Welding Cutting and Brazing

Identify the 5 most common MIG welding hazards

Whether you’re a large, heavy equipment manufacturer with a stable of experienced welders or a small job shop where welding equipment is used infrequently, odds are you use the same type of equipment: a metal inert gas (MIG) welder.


This kind of welder is by far the most common and most versatile welder, adaptable not only to many different user skill levels but also to many different materials and applications. However, it is important to be aware of MIG welding hazards so that you can protect your workers.

MIG Welding Hazards

A MIG welder is a type of shielded metal arc welder that uses high-voltage electricity to melt and form a metal wire that’s fed through the welding torch and applied to the point of the weld. When cool, the metal forms a bond between the two welded objects.

To protect the weld from oxidation, an inert shielding gas is typically fed through the torch that protects the welding zone.
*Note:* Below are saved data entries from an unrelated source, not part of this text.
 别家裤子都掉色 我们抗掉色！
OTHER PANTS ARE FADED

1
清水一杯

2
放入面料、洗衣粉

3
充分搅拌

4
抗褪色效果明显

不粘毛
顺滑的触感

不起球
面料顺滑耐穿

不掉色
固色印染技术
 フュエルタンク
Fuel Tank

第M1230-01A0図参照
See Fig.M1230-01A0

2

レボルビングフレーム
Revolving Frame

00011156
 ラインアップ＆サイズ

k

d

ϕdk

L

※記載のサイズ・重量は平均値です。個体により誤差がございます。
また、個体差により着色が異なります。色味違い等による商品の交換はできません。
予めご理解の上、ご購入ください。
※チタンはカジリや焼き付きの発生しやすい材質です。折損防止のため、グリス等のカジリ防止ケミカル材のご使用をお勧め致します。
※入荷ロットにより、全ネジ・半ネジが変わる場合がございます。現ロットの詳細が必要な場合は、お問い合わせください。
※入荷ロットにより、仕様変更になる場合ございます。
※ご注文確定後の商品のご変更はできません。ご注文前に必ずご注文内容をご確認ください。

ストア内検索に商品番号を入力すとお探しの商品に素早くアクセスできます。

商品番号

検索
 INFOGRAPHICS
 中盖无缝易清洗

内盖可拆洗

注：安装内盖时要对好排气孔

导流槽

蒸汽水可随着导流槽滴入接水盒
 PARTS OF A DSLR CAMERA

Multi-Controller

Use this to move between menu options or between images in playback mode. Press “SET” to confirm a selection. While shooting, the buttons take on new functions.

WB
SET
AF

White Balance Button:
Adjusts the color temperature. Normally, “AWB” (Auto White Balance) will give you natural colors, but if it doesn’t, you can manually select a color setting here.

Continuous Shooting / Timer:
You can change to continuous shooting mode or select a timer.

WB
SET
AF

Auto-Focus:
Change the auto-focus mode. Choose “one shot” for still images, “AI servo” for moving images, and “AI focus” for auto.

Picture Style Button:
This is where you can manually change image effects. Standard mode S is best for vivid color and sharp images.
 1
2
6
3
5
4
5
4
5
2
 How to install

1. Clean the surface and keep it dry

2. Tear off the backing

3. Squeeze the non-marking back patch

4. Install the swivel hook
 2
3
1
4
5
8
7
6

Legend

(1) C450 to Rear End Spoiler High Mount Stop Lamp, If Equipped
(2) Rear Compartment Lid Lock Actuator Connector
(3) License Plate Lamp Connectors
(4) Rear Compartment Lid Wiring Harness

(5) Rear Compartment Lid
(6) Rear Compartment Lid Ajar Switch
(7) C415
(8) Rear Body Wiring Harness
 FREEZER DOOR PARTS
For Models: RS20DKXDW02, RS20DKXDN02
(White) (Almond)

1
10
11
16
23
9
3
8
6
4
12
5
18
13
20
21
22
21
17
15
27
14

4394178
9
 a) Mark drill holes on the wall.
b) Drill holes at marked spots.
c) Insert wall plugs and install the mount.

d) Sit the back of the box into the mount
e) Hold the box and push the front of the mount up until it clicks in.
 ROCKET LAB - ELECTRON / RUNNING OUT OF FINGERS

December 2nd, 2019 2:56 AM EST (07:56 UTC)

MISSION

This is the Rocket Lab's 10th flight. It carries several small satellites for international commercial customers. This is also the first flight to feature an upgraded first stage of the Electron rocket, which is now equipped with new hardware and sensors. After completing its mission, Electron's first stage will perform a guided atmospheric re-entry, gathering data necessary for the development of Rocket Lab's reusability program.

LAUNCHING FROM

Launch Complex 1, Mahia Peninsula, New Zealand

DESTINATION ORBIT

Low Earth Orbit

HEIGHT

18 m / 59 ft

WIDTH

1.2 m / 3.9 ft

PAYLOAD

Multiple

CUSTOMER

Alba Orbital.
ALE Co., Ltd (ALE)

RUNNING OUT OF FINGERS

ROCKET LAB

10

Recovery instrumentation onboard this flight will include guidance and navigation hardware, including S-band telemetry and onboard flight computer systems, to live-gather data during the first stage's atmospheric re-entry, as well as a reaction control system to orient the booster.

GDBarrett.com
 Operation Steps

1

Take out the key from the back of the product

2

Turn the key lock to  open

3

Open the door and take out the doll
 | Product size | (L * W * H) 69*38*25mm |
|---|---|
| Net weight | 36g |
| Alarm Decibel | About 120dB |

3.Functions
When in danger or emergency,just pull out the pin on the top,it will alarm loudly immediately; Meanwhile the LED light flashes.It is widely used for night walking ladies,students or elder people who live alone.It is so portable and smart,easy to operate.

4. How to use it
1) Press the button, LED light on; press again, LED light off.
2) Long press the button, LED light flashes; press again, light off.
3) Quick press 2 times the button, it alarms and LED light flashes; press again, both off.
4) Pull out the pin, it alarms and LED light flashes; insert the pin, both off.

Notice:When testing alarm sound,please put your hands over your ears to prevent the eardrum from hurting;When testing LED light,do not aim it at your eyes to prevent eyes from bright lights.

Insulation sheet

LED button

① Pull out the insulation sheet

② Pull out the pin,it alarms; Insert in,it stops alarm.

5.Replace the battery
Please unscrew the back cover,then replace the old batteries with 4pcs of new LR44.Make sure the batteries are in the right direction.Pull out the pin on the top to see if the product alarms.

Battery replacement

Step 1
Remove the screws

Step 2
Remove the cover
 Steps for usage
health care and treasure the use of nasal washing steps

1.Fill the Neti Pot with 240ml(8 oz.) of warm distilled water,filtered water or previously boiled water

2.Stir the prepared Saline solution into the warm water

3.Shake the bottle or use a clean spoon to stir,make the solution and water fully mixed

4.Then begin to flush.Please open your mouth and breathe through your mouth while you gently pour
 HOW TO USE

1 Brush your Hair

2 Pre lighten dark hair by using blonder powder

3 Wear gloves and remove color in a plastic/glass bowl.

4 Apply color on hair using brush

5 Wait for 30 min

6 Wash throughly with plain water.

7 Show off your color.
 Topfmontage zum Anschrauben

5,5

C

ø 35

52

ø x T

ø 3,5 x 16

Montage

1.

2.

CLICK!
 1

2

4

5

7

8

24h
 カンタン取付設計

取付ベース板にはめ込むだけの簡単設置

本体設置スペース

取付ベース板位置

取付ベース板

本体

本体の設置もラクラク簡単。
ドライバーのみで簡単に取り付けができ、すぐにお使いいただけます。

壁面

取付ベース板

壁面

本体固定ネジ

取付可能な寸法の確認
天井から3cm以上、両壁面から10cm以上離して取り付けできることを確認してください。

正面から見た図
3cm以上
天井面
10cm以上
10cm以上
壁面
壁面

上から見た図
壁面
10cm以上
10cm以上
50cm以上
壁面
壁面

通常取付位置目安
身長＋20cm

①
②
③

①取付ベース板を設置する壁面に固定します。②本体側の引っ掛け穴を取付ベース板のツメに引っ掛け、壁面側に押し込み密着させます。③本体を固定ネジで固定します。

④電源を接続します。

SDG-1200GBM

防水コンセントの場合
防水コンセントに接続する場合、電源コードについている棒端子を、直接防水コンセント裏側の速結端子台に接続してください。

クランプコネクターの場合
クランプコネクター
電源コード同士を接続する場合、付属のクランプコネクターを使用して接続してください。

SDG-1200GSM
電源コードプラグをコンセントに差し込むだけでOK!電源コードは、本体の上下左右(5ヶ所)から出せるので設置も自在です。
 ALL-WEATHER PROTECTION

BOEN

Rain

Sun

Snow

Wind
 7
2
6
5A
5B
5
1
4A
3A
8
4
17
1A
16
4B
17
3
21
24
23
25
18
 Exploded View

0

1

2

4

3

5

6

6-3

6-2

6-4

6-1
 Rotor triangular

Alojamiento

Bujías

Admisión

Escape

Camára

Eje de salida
In another variation, the shielding gas is generated by a coating on the wire itself (flux-cored wiring), but the arc and the gas shield are characteristic of all MIG welding.

As you might expect, the combination of an electrical arc, hot metal, and gases poses a range of hazards to welders and other workers in the area, including:

Fire hazards. Welding is just one variety of “hot work,” or work involving active use of an ignition source. If you have an ignition source and breathable air—two legs of the “fire triangle”—you must take care not to have the third leg (flammable and combustible materials) present.

Respiratory hazards. Welding comes with multiple respiratory hazards. The metal being welded, the filler material being used, and any substances on the surface of the object being welded (such as paint) can be vaporized, creating toxic smoke and fumes. The inert gas used to shield the arc can accumulate in the work area, displacing oxygen. The process can also generate carbon monoxide gas at potentially toxic levels.

Eye and skin burns. The bright, hot arc that melts the metal wire is dangerous to look at directly, capable of causing burns to the cornea (the outer membrane of the eye). This hazard affects welders and anyone in the area who can see the weld zone.

The ultraviolet light generated by the arc can cause sunburn. Drops of melted metal splashed and sprayed from the weld zone can burn exposed skin, and the workpiece itself will be hot to the touch for some time after the weld is completed.

Ergonomic hazards. Welders often position their torch and workpiece with their helmets raised and then jerk their heads to snap the helmet closed as they light the torch.

Repeated frequently over a long period of time, this motion can lead to repetitive motion injuries in welders.

In addition, workpieces that are not optimally positioned or job tasks that require welders to contort their bodies can contribute to ergonomic injuries.